#### Direction
Could you change every "camera" in the entries to "lens", leave everything else unchanged, and omit the pictures from your reply?

#### Entries provided

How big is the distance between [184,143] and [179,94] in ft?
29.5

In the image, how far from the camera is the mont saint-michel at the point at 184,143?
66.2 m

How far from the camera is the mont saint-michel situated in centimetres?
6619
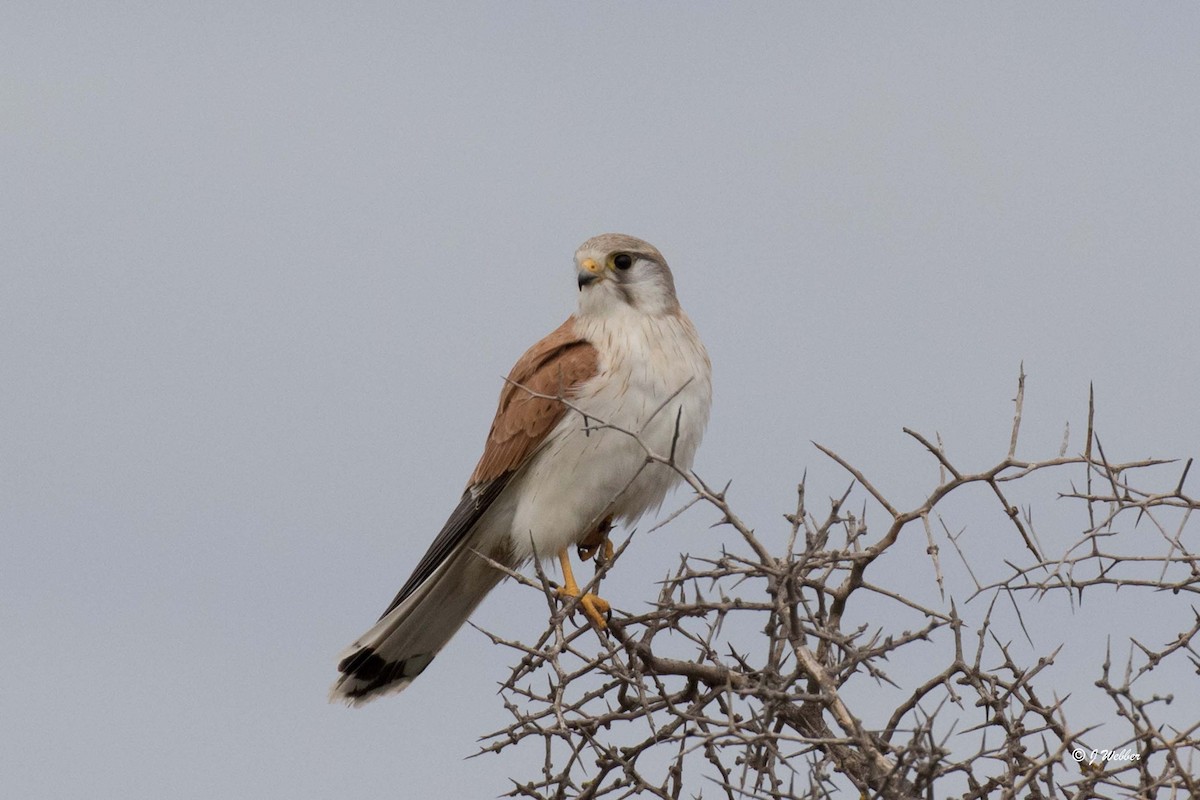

#### Solution to the problem
How big is the distance between [184,143] and [179,94] in ft?
29.5

In the image, how far from the lens is the mont saint-michel at the point at 184,143?
66.2 m

How far from the lens is the mont saint-michel situated in centimetres?
6619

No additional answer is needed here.